По уходе арестованного помощник, сидевший у окна, положил перо и сказал с пафосом:
– Но знаете, Александр Павлович, что этот субъект плачет чрезвычайно искренне. Это или невиновный человек, или актер, достойный лучшей европейской сцены.
– Невиновный? – едко спросил следователь. – Нет, ваше последнее предположение гораздо вернее.
– Вы думаете – актер?
– Иначе и думать нельзя! Да вы только представьте себе следующее: вы кладете ваш бумажник на стол и уходите, потом возвращаетесь – и его нет, вы прямо заявляете на меня, у меня бумажник находят… а я, начиная рассказывать, что, когда я шел по улице сюда, я его нашел и прочее…
– Да, оно, пожалуй, и так, но знаете, есть во всякой человеческой натуре то, что невольно выдает ее.
– Это совершенно верно. Я сам имел случай наблюдать это, но согласитесь, что в данном деле всякие психологические наблюдения могут только осложнить и запутать дело, по основе своей совершенно ясное и вполне положительно построенное.
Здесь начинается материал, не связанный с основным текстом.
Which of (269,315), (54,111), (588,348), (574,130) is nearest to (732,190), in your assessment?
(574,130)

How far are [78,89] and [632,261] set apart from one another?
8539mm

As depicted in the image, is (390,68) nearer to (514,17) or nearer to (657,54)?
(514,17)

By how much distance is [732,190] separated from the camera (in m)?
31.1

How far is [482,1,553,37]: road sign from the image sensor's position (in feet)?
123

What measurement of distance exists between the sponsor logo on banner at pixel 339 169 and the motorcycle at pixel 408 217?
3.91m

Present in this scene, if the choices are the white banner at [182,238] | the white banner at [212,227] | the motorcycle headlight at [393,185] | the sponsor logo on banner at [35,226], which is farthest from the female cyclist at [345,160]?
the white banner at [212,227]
Злоумышленники, зная, что Шилов должен будет пронести известную сумму в такой-то час от семичасового поезда, пользуются его странностью всегда ходить пешком от вокзала до дома графа и нападают.
Это, наверно, какие-нибудь отчаянные головорезы, для которых подобное предприятие представлялось весьма жирным и лакомым куском.
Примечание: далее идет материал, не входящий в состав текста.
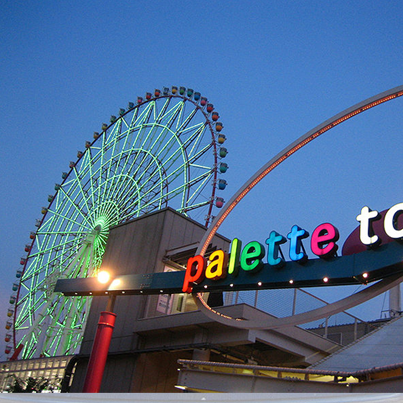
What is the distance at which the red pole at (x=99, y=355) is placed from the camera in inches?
658

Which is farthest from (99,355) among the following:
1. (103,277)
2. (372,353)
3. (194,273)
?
(372,353)

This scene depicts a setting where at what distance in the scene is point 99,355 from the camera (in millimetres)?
17000

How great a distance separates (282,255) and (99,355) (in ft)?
21.2

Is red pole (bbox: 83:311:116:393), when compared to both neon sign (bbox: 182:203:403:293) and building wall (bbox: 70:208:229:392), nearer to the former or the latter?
neon sign (bbox: 182:203:403:293)

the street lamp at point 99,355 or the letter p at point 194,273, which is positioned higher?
the letter p at point 194,273

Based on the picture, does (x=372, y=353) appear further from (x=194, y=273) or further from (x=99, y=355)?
(x=99, y=355)

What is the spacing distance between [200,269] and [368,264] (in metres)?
5.54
Весьма возможно, что Краев вовлечен в эту шайку по легкомыслию или же вследствие нужды, которую терпел он, вероятно, потому, что с его окладом семейному человеку жить почти невозможно, но как бы там ни было, какие бы впоследствии ни нашлись смягчающие обстоятельства, в настоящее время перед лицом предварительного следствия он является злоумышленником из шайки грабителей, пойманным с поличным. Не правда ли?
– Совершенно верно! – поддакнул помощник.
– Далее. Если его сообщники или найдутся сами, или он надумает их выдать, там уже может быть установлена относительная качественность преступности, и весьма возможно, что этот несчастный не так дорого поплатится, как в том случае, если ему вздумается играть эти слезные комедии и запираться. Не правда ли?
– Совершенно верно.
– Наконец, убеждает еще следующее обстоятельство. Вы слышали, что говорил дачный хозяин? Какая поразительная точность во времени; я сам был на месте и лично проверил детали. В тот момент, когда он вошел в дачу, раненый Шилов задами тащился к вокзалу. Преступник в это время успел пообедать и выпить стакан чаю. Всего прошло около часу.
Помощник и с этим согласился, но молодое лицо его подернулось тенью думы. Мольба и вопли несчастного так и звучали в его ушах, и в них было столько искренности, столько естественного ужаса и правдивости, что он пожал плечами и, чтобы окончательно скинуть с себя неприятное впечатление, закурил папиросу.